DOM-Based XSS is a special case of reflected XSS where JS is hidden in the URL and pulled out of the JS in the page while it's rendering rather than being embedded in a page when served. This gets stealthy when WAFs or other protection spreading the page body don't see any malicious content.

The attack happens entirely on the client-side. JavaScript on the page reads data from the URL (or another source like location.hash, document.referrer, etc.) and inserts it directly into the DOM in an unsafe way, causing malicious code execution.

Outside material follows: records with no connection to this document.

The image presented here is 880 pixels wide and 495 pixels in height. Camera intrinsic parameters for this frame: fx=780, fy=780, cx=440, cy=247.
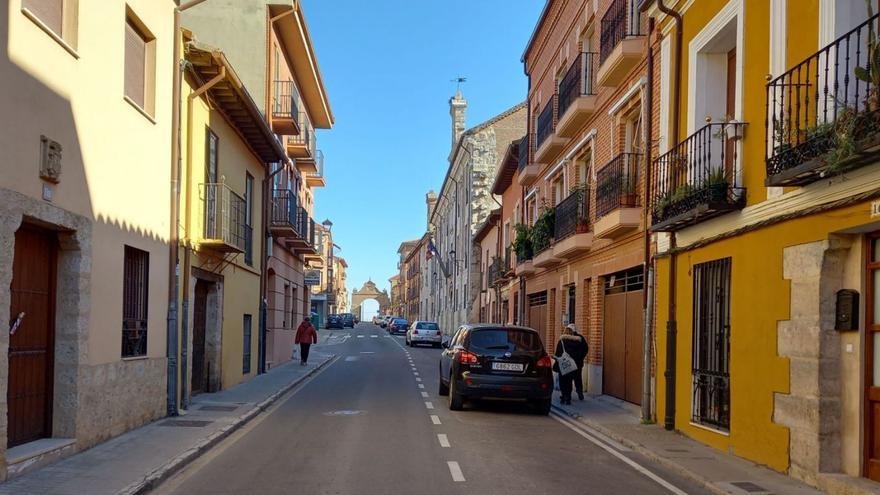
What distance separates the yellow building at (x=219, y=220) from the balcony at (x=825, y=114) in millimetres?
9120

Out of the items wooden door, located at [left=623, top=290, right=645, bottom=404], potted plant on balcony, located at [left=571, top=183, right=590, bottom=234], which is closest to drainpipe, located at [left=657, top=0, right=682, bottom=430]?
wooden door, located at [left=623, top=290, right=645, bottom=404]

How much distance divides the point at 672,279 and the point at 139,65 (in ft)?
28.0

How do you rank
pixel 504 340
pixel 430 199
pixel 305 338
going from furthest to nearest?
pixel 430 199 → pixel 305 338 → pixel 504 340

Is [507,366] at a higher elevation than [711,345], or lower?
lower

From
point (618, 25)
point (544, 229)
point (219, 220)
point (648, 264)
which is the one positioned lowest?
point (648, 264)

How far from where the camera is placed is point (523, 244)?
24.7 metres

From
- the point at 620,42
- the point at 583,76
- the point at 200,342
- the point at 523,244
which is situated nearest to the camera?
the point at 620,42

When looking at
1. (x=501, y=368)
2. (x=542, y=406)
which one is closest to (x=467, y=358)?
(x=501, y=368)

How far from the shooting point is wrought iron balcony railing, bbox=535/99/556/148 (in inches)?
829

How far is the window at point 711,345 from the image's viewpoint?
10461 millimetres

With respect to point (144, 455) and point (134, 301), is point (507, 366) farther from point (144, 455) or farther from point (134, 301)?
point (144, 455)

Essentially, the DOM is modified by the initial JS which introduces the malicious JS into the DOM. Through manipulations of the DOM, the exploit happens.

DOM-Based - Example 1

Note script in the URL query param. This is purely client side and doesn't involve server-side response reflection. An attacker could craft malicious URLs that execute JS in a victim's browser if they visit the link.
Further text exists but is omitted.